По всей видимости, теперь охота объявлена и на неё. Куда идти? Где искать пристанище? Кому нужна деревенская девчонка? Разве что публичному дому! И как прятать магические силы, рвущиеся изнутри?..
✠✠✠
Четыре года назад
В просторной, светлой, но всё равно мрачной комнате с обшарпанными, где-то отклеившимися обоями нервно расхаживал и был готов сейчас же взорваться от злости Киллиан О’Коннел.
– Отец, вы издеваетесь?! Я не ослышался? Вы серьёзно поставили
меня перед таким выбором? Но как же Розалин?
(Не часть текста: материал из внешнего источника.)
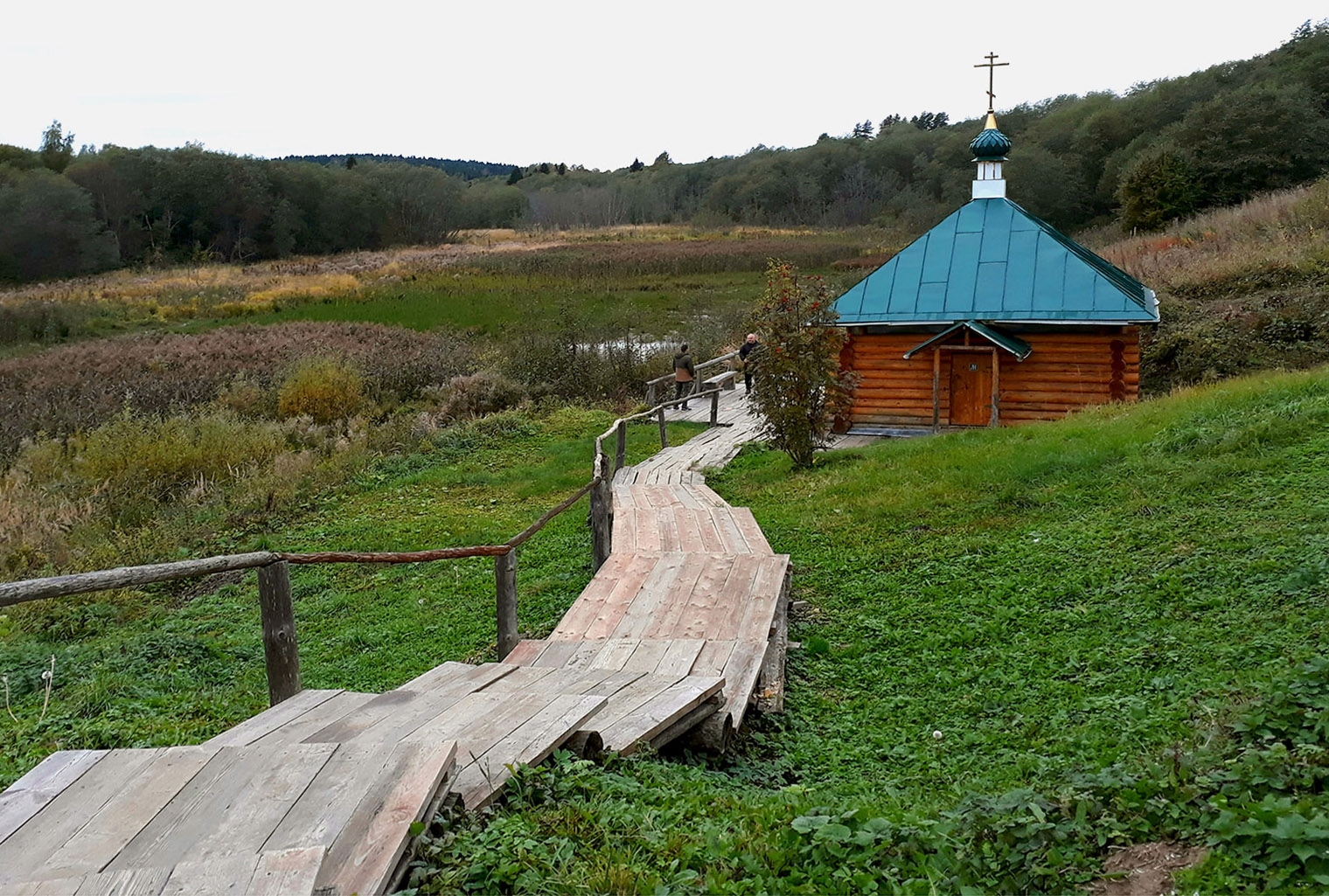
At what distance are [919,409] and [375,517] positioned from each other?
10.0 metres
Он был вне себя от злости.
Какого чёрта – да, Киллиан бы не побоялся такого выражения в доме священника, – дорогой папочка не стал прислушиваться к его мнению? Почему именно О’Коннел должен продолжать семейное дело? Почему он должен ехать учиться в эту семинарию, будучи отнюдь не похожим на набожного человека? На эту роль гораздо больше подходил его брат-гробовщик – Лиам. Праведник, сразу видно: сын своего отца! Профессия – то, что нужно, очень не греховно. Быть может, Брендан просто решил отомстить Киллиану за то, что тот посмел возразить? Как бы то ни было, О’Коннел готов был воевать столько, сколько нужно. Он терпеть не мог, когда ему указывали, что делать.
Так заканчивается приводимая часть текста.